The story is based on the Schiller play/Verdi opera Don Carlos, and it is abundantly operatic, with romantic passion and politics intertwining. The main character is King Philip of Spain, the one who married Mary Tudor Queen of England and wanted to marry her sister Elizabeth I. In fact, his second or third wife was it seems a French princess, Elisabeth de Valois, who had at one time been intended for his son Carlos. Carlos himself died young after being imprisoned, and this "triangle" became the nucleus for a plot about romantic and political generational strife.

I suspect that it would help one to follow the plot and issues to have the story and characters well in mind (as I certainly did not). There are presuppositions about their roles that are not clear from the film itself, I think. The result was that I watched 2 hours of actors in Velazquez costumes emoting in wonderful vast sets viewed at many dramatic angles.
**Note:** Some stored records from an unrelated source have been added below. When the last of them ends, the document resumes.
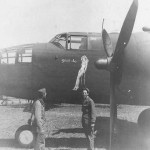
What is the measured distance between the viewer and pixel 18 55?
12.3 m

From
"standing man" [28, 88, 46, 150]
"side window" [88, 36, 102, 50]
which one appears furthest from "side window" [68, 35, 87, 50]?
"standing man" [28, 88, 46, 150]

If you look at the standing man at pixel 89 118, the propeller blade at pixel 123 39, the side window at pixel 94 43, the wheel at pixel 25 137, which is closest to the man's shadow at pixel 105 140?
the wheel at pixel 25 137

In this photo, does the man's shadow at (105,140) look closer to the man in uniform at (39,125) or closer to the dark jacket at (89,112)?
the dark jacket at (89,112)

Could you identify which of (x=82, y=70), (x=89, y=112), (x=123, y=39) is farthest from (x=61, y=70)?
(x=123, y=39)

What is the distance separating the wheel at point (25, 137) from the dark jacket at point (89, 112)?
205cm

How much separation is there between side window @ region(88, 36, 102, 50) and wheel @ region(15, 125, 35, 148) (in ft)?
13.0

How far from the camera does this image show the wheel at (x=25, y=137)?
35.7ft

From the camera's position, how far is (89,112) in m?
10.6

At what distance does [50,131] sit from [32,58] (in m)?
3.46

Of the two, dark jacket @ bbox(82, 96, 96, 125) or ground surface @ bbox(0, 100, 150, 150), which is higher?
dark jacket @ bbox(82, 96, 96, 125)

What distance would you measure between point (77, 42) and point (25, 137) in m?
4.42

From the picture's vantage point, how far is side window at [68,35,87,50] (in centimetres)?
1218

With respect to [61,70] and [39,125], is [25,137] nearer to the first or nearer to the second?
[39,125]

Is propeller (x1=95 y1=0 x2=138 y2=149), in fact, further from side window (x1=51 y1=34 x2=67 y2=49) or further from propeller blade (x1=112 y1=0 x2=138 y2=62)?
side window (x1=51 y1=34 x2=67 y2=49)
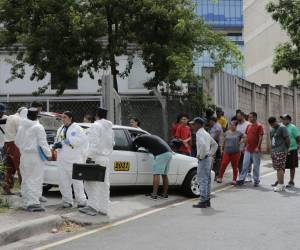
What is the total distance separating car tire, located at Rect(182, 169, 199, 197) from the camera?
1301cm

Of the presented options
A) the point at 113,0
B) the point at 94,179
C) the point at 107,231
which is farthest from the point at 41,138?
the point at 113,0

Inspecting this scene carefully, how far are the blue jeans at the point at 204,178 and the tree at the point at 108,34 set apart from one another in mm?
7245

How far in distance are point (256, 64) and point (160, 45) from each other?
4866 cm

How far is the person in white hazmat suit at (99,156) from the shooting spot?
33.3 feet

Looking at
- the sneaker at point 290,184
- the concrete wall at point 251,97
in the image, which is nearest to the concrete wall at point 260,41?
the concrete wall at point 251,97

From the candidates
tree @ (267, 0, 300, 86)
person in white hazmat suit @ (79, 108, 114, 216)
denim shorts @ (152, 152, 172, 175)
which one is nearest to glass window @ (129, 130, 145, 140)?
denim shorts @ (152, 152, 172, 175)

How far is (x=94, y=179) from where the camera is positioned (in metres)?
9.98

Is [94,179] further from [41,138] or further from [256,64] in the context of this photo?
[256,64]

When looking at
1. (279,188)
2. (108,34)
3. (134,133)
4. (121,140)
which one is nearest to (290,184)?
(279,188)

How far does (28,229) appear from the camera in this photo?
28.5 feet

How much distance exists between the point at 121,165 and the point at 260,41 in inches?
2227

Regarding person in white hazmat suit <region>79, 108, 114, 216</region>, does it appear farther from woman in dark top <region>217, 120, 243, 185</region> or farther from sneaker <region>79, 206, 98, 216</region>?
woman in dark top <region>217, 120, 243, 185</region>

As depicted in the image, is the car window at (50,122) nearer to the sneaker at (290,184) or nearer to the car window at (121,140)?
the car window at (121,140)

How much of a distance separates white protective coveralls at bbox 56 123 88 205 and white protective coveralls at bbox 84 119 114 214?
43 centimetres
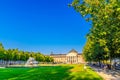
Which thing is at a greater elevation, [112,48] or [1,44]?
[1,44]

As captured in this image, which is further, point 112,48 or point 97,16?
point 112,48

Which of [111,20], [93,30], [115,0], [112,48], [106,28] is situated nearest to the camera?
[115,0]

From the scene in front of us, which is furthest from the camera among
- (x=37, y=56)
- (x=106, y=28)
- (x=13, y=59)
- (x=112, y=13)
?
(x=37, y=56)

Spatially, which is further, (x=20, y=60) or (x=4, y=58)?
(x=20, y=60)

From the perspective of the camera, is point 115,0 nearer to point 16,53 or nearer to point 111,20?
point 111,20

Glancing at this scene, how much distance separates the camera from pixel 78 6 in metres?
22.9

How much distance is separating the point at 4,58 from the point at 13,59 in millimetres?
13930

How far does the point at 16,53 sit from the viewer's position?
146 meters

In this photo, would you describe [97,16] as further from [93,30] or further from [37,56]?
[37,56]

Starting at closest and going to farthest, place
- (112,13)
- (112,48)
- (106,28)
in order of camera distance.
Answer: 1. (112,13)
2. (106,28)
3. (112,48)

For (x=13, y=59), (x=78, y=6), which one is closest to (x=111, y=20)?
(x=78, y=6)

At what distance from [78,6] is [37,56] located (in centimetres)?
17521

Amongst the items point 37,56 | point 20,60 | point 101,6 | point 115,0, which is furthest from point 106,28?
point 37,56

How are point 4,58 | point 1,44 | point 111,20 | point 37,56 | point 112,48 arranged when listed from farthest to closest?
point 37,56, point 1,44, point 4,58, point 112,48, point 111,20
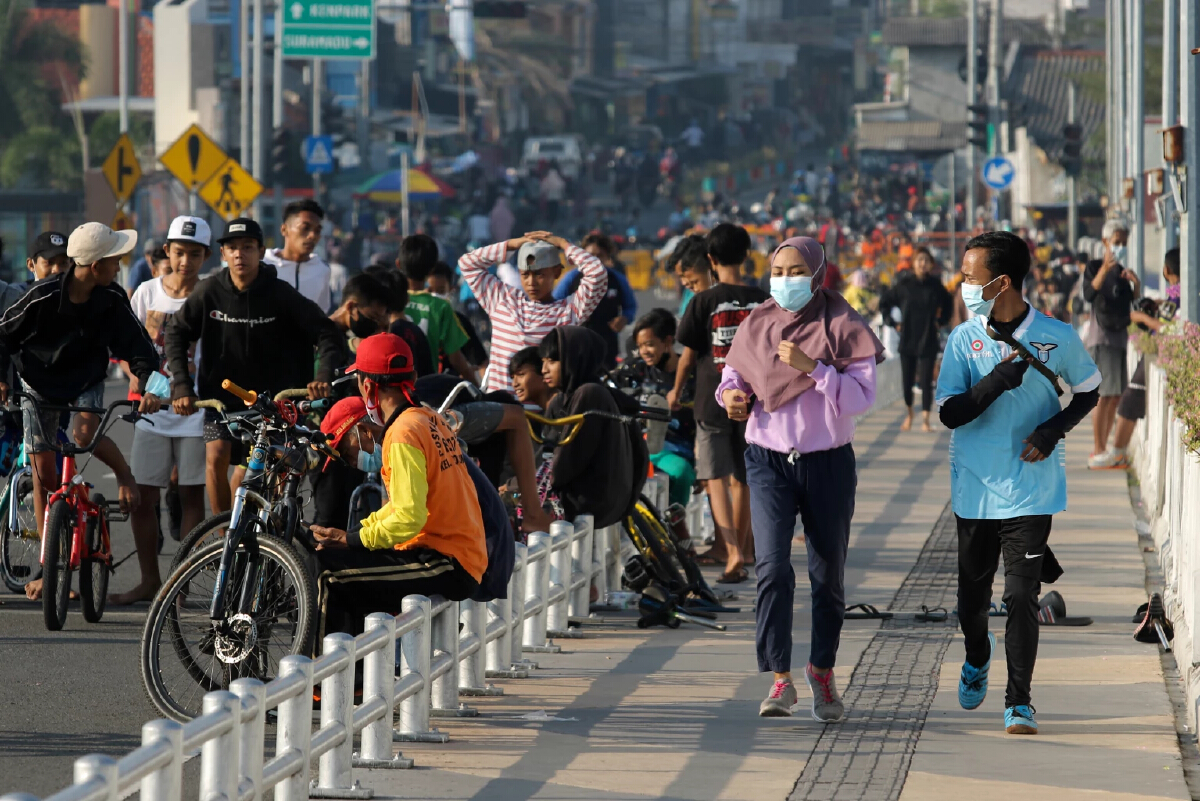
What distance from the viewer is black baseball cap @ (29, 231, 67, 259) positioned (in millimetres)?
10562

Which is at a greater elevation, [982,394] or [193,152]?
[193,152]

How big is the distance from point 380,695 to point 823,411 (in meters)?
1.91

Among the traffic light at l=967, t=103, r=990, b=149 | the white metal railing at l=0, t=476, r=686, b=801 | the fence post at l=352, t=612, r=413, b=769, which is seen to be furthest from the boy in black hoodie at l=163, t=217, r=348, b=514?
the traffic light at l=967, t=103, r=990, b=149

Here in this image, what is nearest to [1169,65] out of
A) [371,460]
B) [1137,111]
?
Result: [1137,111]

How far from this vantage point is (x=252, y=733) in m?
5.54

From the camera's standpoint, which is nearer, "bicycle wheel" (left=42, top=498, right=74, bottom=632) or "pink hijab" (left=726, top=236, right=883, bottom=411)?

The actor playing Philip, Eugen Klöpfer, was excellent. He went from bold, cruel youth to broken age quite impressively. Since he loves his wife Elisabeth and wants her to love him, and loves his son although he doesn't trust him one bit either with political office or with his wife (rightly), and loves the Inquisition, his motivation in any given scene often seems to come out of nowhere. You never know whether he will threaten someone with death, beg him/her for love, or be too busy to notice them; yet he always seemed convincing. The result was, for me anyway, a character as histrionic and self-contradictory as a real king might be.
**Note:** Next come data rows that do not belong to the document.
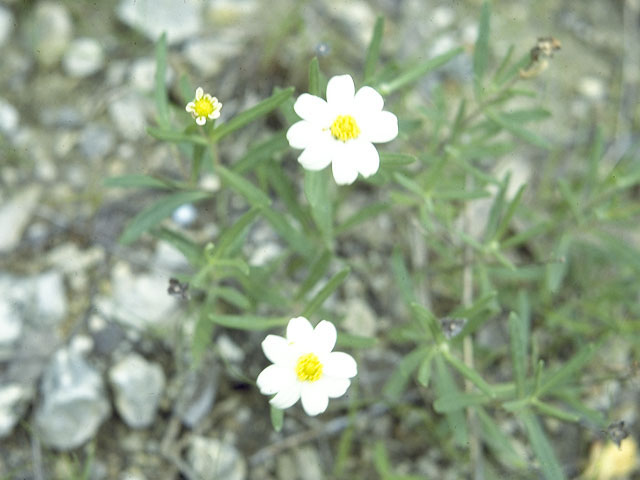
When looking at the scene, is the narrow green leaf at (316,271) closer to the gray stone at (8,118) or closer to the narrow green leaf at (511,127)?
the narrow green leaf at (511,127)

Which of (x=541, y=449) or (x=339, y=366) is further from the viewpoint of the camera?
(x=541, y=449)

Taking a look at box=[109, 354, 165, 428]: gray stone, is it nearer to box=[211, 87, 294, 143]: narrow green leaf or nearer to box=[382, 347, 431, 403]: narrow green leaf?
box=[382, 347, 431, 403]: narrow green leaf

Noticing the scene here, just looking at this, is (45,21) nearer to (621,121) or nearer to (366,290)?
(366,290)

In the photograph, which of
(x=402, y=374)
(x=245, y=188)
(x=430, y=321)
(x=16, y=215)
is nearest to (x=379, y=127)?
(x=245, y=188)

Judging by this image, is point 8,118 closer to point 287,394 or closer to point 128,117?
point 128,117

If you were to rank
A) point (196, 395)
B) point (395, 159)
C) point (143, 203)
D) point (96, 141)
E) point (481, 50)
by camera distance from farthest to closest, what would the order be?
point (96, 141), point (143, 203), point (196, 395), point (481, 50), point (395, 159)
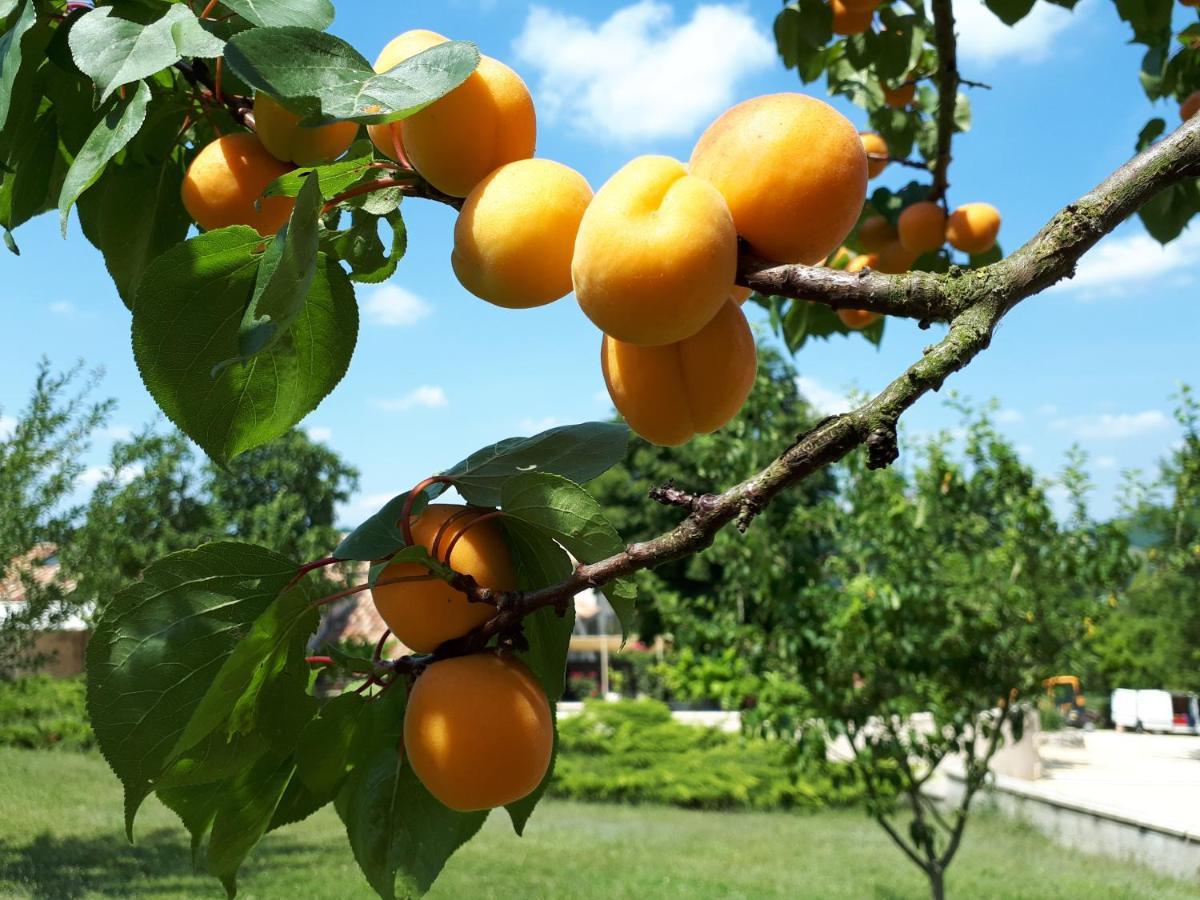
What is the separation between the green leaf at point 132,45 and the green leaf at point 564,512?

The actress playing Elisabeth had to look good in the elaborate costumes, look unhappy, and swoon a lot. She did her part but lacked charm. It was not clear why anyone would fall madly and irrevocably in love with her.
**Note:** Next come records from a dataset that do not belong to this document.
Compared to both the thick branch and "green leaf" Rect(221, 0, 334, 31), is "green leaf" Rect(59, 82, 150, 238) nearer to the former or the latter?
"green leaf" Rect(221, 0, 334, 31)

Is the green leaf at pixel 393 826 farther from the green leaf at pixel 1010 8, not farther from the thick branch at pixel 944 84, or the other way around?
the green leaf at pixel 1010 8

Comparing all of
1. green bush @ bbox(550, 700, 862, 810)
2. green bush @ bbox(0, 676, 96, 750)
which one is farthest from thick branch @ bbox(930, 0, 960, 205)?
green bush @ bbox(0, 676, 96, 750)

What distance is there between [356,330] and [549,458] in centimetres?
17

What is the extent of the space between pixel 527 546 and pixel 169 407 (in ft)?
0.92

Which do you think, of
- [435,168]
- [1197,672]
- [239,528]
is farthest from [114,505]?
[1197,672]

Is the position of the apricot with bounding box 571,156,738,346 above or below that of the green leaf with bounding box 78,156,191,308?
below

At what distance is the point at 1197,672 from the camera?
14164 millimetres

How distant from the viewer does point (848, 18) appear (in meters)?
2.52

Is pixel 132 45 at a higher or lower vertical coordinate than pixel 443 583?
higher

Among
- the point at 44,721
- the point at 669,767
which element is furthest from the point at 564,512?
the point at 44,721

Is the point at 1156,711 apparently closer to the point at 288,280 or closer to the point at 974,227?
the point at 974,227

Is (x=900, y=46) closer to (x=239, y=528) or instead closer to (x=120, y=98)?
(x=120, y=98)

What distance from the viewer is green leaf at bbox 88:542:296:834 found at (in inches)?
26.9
Conrad Veidt as Don Carlos was a puzzle to me. I find in Wikipedia that it is assumed the historical Carlos was mad, and Veidt's performance would bear that out. He literally seems to be half a man--his buddy the Marquis Posa (William Dieterle) is a solid man of action and thought who keeps proposing that Carlos liberate somebody--Flanders, or the Spanish people, who love Carlos. The person from whom they need liberation is, of course, Philip and his Inquisition or domination. But every time Posa suggests that Carlos start a revolution Carlos replies, "But--I love Elisabeth!" The only variation is when Philip shoots Posa and Carlos draws a sword on his father--but then drops it, stunned by the realization that Posa loved him enough to die for him. He can't act, because again, love gets in the way. The force of love seems to twist and bend Carlos's frail body, making him incapable of action, magnetized by the objects of his love and oblivious to politics or honor.

At the last, Carlos is awaiting the Inquisitors, having been told that if he begs for mercy he will get it. It is not clear what his heresy is, but certainly it has something to do with coveting his father's wife. Unfortunately Elisabeth comes to visit him in his cell and they are glued together in an embrace when the Inquisitors arrive. Although the Grand Inquisitor has the document of clemency, Carlos forgets to ask for it.

Conrad Veidt is always the most interesting thing on screen in the film, yet his character is never one who can be understood or sympathized with. His makeup is somewhat grotesque (very white with very dark mouth, compared to the other men) and when he is on the scene (he also plays Charles V, Philip's father, in the prologue) his body pretty much defines the space in front of the camera--reaching arms, falls to the ground, creeping along hedges in the park or walls in the dungeon. I noticed several scenes in which everyone else is just standing in a row and he is moving in front of them. The result is that Carlos seems rather like a Cesare who has been mesmerized, not by a killer, but by Elisabeth. He has one long moment (when his father asks him if he loves E. and he leans his head back and slowly closes his eyes) that is downright Garboesque. His last scene, in which he caresses the block lightly before laying his neck on it to have his head chopped off, is marvelous too.

But rarely, in watching a film, have I been so aware that it is just shadows, images flickering and fooling one into thinking there is life there.